For families, the cost of a transatlantic trip can mount alarmingly. According to airlines, children become grown-ups at the age of 12. Virgin Atlantic, however, has extended the age limit to 16 on its flights to Florida. In order to stimulate family traffic to an area which has received plenty of adverse publicity, Richard Branson is charging even burly 15-year-olds only half the normal price.

Real bargain hunters, anxious to trim a few more pounds from fares which are already extremely good value, have few tricks left. But BA shareholders who have yet to use their annual 10 per cent discount voucher can get it to cut fares even further. Anyone else can just watch the in- flight movies (for which a charge of pounds 2 each way used to be made) and consume pounds 10 of drink (you used to have to pay), in order to get fare levels back to where they were in the autumn of 1981.


We selected four segments of the transatlantic market, and asked three discount agencies to find the best fares for specific journeys. The agencies were Airline Ticket Network (ATN: 0800 727747), Bridge the World (BTW: 071-911 0900) and Quest Worldwide (QWW: 081-547 3322). Similar fares may be available from other agencies, or from the airlines direct. Fares quoted include all applicable taxes and supplements.

London to New York: Air traffic between the two largest cities is wearing a furrow in the sky. At least 20 wide-bodied jets a day (plus a couple of Concordes) fly the 3,500 miles from London to New York. After a summer in which capacity on the route could not be filled, the airlines are approaching the low season by laying on even more capacity. Sample trip: 25-27 November for a Christmas shopping weekend. Best deal: pounds 223, direct from BA (0345 222111).

UK to New York: Surprisingly, the growth in flights from London to New York has been accompanied by a contraction in direct services from provincial airports. This has opened the way for 'third country' carriers to step in. Aer Lingus has cornered the New York market from eight regional airports in the UK, with a transfer at Dublin to the transatlantic flights. Icelandair, veteran purveyors of cheap transatlantic flights, drops you off at a more unlikely spot on its Glasgow- New York service: Keflavik ( pounds 204 including tax, through ATN). The remaining direct, non-stop services are likely to maintain fares at high levels. Sample trip: Glasgow-New York, 30 October for a week. Best deal: non-stop on BA, pounds 295 through ATN; one-stop via Dublin on Aer Lingus, pounds 236 through QWW.

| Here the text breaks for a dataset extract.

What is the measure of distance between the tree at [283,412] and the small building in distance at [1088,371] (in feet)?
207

London to West Coast: In terms of miles-per-pound, the West Coast is better value even than the New York route. For San Francisco, the combined capacity offered by BA, Virgin and United appears excessive; and to Los Angeles, Air New Zealand joins the scrum. Add in all the carriers who offer tempting fares to persuade you to travel indirectly, and it becomes the ultimate buyer's market. As competition hots up, 3p a mile is the sort of figure you should be looking at for the round-trip to California. Sample trip: 15 September for a fortnight to Los Angeles. Best deal: pounds 365, non-stop on Air New Zealand (QWW); one- stop via St Louis on TWA, pounds 361 (BTW).

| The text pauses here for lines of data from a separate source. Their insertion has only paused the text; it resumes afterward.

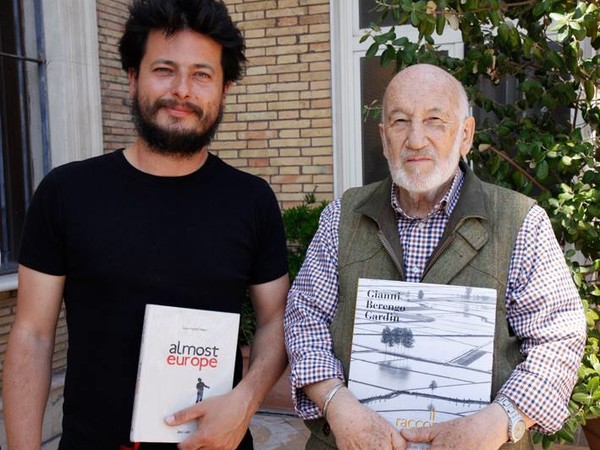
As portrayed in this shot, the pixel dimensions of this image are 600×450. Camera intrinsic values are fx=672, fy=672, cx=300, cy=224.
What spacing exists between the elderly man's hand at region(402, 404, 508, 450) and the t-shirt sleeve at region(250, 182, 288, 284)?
66 cm

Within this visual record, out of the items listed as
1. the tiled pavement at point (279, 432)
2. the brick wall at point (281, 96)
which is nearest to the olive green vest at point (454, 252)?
the tiled pavement at point (279, 432)

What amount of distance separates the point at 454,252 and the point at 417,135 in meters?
→ 0.37

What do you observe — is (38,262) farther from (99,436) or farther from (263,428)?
(263,428)

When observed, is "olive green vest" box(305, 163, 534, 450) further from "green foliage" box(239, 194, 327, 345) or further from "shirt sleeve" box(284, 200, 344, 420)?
"green foliage" box(239, 194, 327, 345)

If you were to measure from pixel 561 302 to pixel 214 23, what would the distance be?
1.31m

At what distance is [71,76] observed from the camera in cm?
524

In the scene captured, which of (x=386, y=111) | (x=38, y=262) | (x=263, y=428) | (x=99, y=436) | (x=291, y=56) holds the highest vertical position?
(x=291, y=56)

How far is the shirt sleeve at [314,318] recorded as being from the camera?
1987mm

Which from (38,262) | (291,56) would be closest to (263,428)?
(291,56)

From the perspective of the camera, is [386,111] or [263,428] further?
[263,428]

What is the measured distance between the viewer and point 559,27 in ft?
8.91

UK to US: It is not (yet) possible to fly from Birmingham, West Midlands, to Birmingham, Alabama, so passengers from regional points in the UK to smaller cities in the US have to change somewhere en route. Every carrier, from Air France to Air Canada, is after 'sixth-freedom' traffic, meaning they fly you to their home country and then on to various points in the US. The most aggressive partnership is KLM and Northwest. KLM has flights from all over the UK to Amsterdam, where you can transfer to a range of destinations on the Northwest network. Our sample trip is from Manchester to Miami, but anyone heading for Florida could also consider charter flights direct from the city to Orlando: not only are they good value, they do not involve a change of plane. Sample trip: Manchester-Miami, 1 October for two weeks. Best deal: pounds 372 Air Canada via Toronto (ATN).


If you want to go on a specific flight, book now: if you love a bargain, wait a couple of weeks. So far, the fares fight is confined to BA and Virgin; American Airlines and United have yet to respond to the price cuts. 'Mid-September is when the fun really starts,' says Trevor Worth, transatlantic flights specialist for Quest Worldwide.